Over course of last few weeks, friends have cared for me in so many ways—opening doors for me, carrying things for me, giving me cards and chocolate, asking how I am every day for weeks straight. Just in the last two weeks, different friends have given me cherry juice, dried cherries, cough drops, cranberry juice, ibuprofen (when I ran out and wasn’t mobile enough to easily get more), vitamin C tablets, lemons, a vaporizer, and crutches. Two friends have even carried me, and others have offered to do so. Talk about being humbled by the selfless service and sacrifice of others! The experience has been a powerful portrait of what it looks like when others are the hands and feet of Jesus—the body of Christ made manifest in our lives.

Our fabulous SLAs sketched scenes from classic literature and then gave crayons to everyone on the hall…such fun! Here I’m coloring a drawing of Edmund and the White Witch.

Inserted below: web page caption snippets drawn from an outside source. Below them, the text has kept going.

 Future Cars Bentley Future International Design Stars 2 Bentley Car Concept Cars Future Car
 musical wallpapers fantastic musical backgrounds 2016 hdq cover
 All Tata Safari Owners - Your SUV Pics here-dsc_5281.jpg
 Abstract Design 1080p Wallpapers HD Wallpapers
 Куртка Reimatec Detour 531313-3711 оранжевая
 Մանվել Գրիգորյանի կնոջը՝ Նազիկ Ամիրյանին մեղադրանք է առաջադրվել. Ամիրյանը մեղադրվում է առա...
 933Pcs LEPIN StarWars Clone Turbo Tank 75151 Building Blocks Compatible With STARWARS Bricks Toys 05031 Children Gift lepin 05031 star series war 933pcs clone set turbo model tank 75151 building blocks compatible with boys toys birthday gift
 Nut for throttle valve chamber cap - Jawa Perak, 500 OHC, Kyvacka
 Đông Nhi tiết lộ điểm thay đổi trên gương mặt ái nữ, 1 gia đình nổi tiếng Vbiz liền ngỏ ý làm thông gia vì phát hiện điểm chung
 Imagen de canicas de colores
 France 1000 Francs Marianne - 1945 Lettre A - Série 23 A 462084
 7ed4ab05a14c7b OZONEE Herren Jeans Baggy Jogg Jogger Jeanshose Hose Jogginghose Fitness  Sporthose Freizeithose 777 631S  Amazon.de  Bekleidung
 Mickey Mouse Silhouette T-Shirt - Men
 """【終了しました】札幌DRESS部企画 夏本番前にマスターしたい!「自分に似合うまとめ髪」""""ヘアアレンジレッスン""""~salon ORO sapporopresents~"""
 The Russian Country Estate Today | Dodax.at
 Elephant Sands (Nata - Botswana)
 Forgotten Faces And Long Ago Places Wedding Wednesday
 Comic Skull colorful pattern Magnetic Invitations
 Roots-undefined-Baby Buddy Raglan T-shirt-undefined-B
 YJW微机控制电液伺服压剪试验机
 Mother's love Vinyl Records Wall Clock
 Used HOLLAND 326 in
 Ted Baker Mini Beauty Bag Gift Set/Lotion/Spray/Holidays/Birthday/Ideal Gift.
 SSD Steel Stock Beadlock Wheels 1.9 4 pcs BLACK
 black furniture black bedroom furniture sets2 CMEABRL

God has graciously provided friends to literally and figuratively carried me through these past couple of weeks of physical trial, and at one point after I broke down in tears, my sweet roommate assured me that she was happy to do anything I needed her to do—that it was a joy to serve me, because she loves me. (This after she’d carried my laundry up and down the stairs for me and walked to a nearby store to get me ibuprofen.) More recently, said roommate has had her sleep interrupted nightly for two weeks by my violent, constant coughing attacks—and when I apologize for keeping her awake, she cheerily replies, “Oh it’s all right,” and says with a teasing twinkle in her eye, “I know you aren’t doing it for your own amusement!” What a blessing to be surrounded by friends who love and care for me even when I’m unlovable. Don’t we all need community like that?